Это означало, что когда-нибудь, в отдалённом, но реальном будущем, Зюдену придётся стать уязвимым.
Сложив листы, он завернул их от сырости в кожу, сунул под голову, на дощатое дно кибитки, и стал смотреть, как догорает снаружи огонь. Заплакал где-то ребёнок.
— На ров, — сказал хриплый женский голос, но ребёнок не послушался и только громче залился.
Здесь было спокойно. Зюден доверял людям, спящим вокруг него в таких же повозках. Они не задавали вопросов и не умели читать, а значит, среди них можно было не таиться. Никого не интересовало, что пишет днём и ночью их спутник; некому было разбирать сменяемые на каждой странице шифры.
Послышалось шарканье, и оранжевые блики исчезли — это старик Зурало затоптал костёр.
— Не замёрз? — спросил он, заглядывая в кибитку.
— Наис тукэ, отец, — Зюден вытянул ноги и притворился, что дремлет. — Здесь тепло.
— Рассвет скоро. Поедем.
— И долго до Тульчина?
— Вечером встанем, наверное, — Зурило громко закашлялся и сплюнул в траву. — Если место найдём.
— Это хорошо, — зевнул Зюден. — Доброй ночи.
Старик, прежде чем уйти, опустил полог, и стало совершенно темно.
Зюден закрыл глаза. От кострища даже сквозь плотный полог тянуло дымом. Белый бумажный пепел имеет особый запах, но здесь некому было его узнать, а если кто и узнает — не спросит.

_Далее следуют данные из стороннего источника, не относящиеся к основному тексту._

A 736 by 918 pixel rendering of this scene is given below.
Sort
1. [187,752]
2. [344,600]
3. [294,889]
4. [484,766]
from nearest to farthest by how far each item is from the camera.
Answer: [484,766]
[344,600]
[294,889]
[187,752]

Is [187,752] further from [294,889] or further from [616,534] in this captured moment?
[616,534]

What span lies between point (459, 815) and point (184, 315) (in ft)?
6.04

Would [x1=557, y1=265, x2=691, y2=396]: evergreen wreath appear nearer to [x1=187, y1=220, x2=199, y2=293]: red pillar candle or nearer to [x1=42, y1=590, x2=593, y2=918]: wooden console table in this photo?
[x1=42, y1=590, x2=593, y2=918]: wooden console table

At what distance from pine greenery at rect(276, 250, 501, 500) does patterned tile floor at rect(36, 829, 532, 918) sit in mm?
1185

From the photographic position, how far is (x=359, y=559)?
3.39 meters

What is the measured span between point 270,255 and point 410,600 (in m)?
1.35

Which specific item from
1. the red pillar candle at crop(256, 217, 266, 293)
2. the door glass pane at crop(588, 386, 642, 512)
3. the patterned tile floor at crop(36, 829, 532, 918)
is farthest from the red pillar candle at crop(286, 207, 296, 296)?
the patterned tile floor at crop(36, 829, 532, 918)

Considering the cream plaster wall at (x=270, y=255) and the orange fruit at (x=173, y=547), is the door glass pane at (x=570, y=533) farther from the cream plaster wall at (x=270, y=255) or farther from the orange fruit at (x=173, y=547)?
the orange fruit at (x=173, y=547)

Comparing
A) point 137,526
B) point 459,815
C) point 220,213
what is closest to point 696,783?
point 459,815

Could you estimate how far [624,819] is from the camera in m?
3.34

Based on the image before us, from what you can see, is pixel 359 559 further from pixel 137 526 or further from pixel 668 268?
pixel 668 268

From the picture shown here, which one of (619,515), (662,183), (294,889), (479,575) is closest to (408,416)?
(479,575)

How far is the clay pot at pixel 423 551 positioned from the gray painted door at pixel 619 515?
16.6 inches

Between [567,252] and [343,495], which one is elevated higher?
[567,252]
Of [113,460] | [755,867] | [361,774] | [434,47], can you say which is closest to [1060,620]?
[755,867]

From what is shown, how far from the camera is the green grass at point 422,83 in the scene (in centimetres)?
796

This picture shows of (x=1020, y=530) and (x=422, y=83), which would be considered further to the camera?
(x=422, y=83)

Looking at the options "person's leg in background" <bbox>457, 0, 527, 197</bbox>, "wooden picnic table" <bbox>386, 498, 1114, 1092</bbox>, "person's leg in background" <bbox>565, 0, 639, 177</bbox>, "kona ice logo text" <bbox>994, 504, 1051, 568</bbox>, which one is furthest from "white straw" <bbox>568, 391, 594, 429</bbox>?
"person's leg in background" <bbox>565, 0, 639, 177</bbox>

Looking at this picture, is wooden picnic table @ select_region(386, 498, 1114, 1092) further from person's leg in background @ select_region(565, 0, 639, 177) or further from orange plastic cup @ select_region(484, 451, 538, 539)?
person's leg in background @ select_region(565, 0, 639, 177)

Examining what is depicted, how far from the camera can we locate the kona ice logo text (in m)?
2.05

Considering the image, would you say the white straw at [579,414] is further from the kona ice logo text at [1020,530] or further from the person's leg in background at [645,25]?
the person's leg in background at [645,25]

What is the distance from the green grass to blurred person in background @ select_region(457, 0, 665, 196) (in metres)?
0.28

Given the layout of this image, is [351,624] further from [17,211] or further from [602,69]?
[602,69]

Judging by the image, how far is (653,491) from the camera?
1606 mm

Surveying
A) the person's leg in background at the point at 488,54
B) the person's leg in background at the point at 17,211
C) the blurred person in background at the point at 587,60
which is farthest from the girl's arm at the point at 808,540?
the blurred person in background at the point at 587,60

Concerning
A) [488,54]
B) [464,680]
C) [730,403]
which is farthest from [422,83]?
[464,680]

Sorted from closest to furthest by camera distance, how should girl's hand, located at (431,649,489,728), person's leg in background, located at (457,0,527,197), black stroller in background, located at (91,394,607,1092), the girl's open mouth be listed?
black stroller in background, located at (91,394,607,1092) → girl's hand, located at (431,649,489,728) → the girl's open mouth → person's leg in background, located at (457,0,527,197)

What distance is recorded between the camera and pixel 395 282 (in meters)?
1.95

Иудеи — смешной народ, думал Зюден. Их вера прячет за строгостью и чувством избранности боязнь получить тумака от постороннего. Но прав был тот раввин из легенды, произнёсший как-то: горит бумага, но слова не горят, а возносятся с дымом к Богу. Про Бога, это он, конечно, хватил, но суть верна.
«Любезный друг и брат Михайло Фёдорович, — мысленно прочитал Зюден исчезнувшие в огне строки. — Утром сего дня было мною получено письмо от В., где он в пылких выражениях, в точности как вы, описывает прелести своего проекта. Некоторые слова из прошлого его письма, однако, представились разумными даже мне, хоть я и сомневаюсь во всём подолгу. Разумными они мне кажутся особенно теперь, когда Ипсилантий близок к тому, чтобы пойти на турок. Не вышло бы, однако, беды из-за чрезмерной поспешности предприятия. Вы знакомы с В. лучше моего — что думается вам?..»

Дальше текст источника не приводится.